Passage
■ ■ ■

Of the 1,000 or so California bills that likely will become law this year, virtually every measure will give government more power to do one thing or another. The consensus in the Capitol is that the government “must do something” about any problem that pops into a lawmaker’s mind. Most bills deal with relatively small expansions, but make no mistake about it: state officials want to seize control of big stuff, too, such as the healthcare system.
However, lawmakers routinely shrug at the crises that afflict every government-controlled system in the state. The public pension funds, which provide lush retirements to state and local workers, are awash in “unfunded liabilities” (debt), thus driving municipal budgets toward the fiscal cliff and crowding out public services. Nothing to see there. California’s public schools range from incompetent to mediocre, but nothing ever changes. No one listens.
California’s leaders ignore the demonstrably true maxim that the more heavily the government controls anything, the more likely it’s going to be a disaster. Take recent reports about our prison system. “Nearly 1,000 men and women in California prisons overdosed last year and required emergency medical attention in what officials acknowledge is part of an alarming spike in opioid use by those behind bars,” the San Francisco Chronicle reported on May 5.
Prisons are tough places, but think about that revelation. They are among the most tightly controlled environments on Earth, yet correction officials can’t figure out how to deal with dramatic spikes in the number of inmates who are dying from drug overdoses and alcohol poisoning. Not only is it illegal for people to have those substances, but the California Department of Corrections and Rehabilitation controls every point of entry.
Such substances are as plentiful as ever. That’s true even though former Gov. Jerry Brown implemented a $14 million strategy to plug the drug pipeline at two Kings County facilities—and after a federal prison oversight official announced a $252 million medication plan designed to battle overdoses. Gov. Gavin Newsom’s budget would spend an additional $233 million over three years to deal with the drug problem in a variety of ways, including education programs.
California’s prisons have every manner of scanner, camera and security system. They use body scans, visitor searches, drug-sniffing dogs and drones to patrol the place. The inmates are a captive audience and can, quite obviously, be subjected to any anti-drug program that officials can concoct. And still the problem festers.
Officials say inmates’ friends throw drug-filled soccer balls, drones and other such items over the walls of some facilities. That shouldn’t be hard to stop. Most drugs apparently are coming from visitors and employees. Unions have been accused of imposing obstacles to more thorough searches of guards. That’s another feature of government: you can’t change anything without the unions’ OK.
This is the nature of government. It can’t stop the flow of illicit substances in a sealed and militarized building that’s under its total control. It throws hundreds of millions of dollars at the problem. It holds hearings, as officials ponder what to do. Decades from now, when some new type of drug is all the rage, prison officials surely will be theorizing about how to control it. Only the name of the official task force and the size of the budget request will be different.
Back in 2016, The Los Angeles Times investigated a surge in drug-related inmate deaths not just in state prisons, but on death row. As the report explained, “The condemned inmates…are among the most closely monitored in the state” and “spend most of their time locked down, isolated from the rest of the prison system under heavy guard with regular strip searches and checks every half hour for signs of life.” They can, however, obtain methamphetamine and heroin.
Meanwhile, legislators keep passing more laws cracking down on the substances that the general, non-imprisoned population can legally purchase. The latest: Senate Bill 38 would ban flavored-tobacco products, including most vaping liquids. Obviously, Prohibition’s lessons have been lost in California. Do state officials really think that they can keep menthol cigarettes and vape pens off of our street corners and out of the hands of teenagers?
Not only is the state incapable of keeping drugs out of its prisons, it is incapable of adequately maintaining its own prison infrastructure. Reporting on a Stockton inmate’s death last year from Legionnaires’ disease, The Sacramento Bee explained this month that, “Incidents of tainted water have spawned inmate lawsuits, expensive repairs, heft bills for bottled water and fines, putting a multimillion-dollar burden on the taxpayer-funded correction system.”
At the very least, shouldn’t these scandals give lawmakers pause about their ability to fix societal problems? If they can’t keep heroin off of death row, then maybe they should rethink their ability to control the rest of us.

■ ■ ■

Record extracts
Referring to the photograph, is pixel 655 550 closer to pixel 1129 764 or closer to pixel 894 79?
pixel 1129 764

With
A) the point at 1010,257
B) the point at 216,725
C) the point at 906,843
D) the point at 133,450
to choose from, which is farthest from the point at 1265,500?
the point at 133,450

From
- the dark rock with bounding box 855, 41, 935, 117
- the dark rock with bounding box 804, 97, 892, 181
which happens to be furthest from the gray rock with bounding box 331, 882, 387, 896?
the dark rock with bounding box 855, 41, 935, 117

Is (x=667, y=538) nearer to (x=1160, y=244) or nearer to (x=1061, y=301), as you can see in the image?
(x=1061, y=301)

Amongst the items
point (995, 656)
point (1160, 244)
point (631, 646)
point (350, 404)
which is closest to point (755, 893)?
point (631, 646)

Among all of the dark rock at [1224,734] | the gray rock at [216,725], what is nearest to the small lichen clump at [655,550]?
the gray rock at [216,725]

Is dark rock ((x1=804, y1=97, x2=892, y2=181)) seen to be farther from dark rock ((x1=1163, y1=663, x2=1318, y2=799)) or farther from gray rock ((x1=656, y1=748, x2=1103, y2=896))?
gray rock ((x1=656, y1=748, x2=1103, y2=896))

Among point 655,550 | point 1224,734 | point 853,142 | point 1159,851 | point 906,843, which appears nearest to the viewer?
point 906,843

■ ■ ■

Work request 1
Rewrite the California prisons commentary starting with "Back in 2016, The" and going on through "methamphetamine and heroin.", changing "methamphetamine" to "cocaine".
Work request 2
In the California prisons commentary, how much additional money would Gov. Gavin Newsom's budget spend on the prison drug problem, and over what period?

Exercise result 1
Back in 2016, The Los Angeles Times investigated a surge in drug-related inmate deaths not just in state prisons, but on death row. As the report explained, “The condemned inmates…are among the most closely monitored in the state” and “spend most of their time locked down, isolated from the rest of the prison system under heavy guard with regular strip searches and checks every half hour for signs of life.” They can, however, obtain cocaine and heroin.

Exercise result 2
An additional $233 million over three years.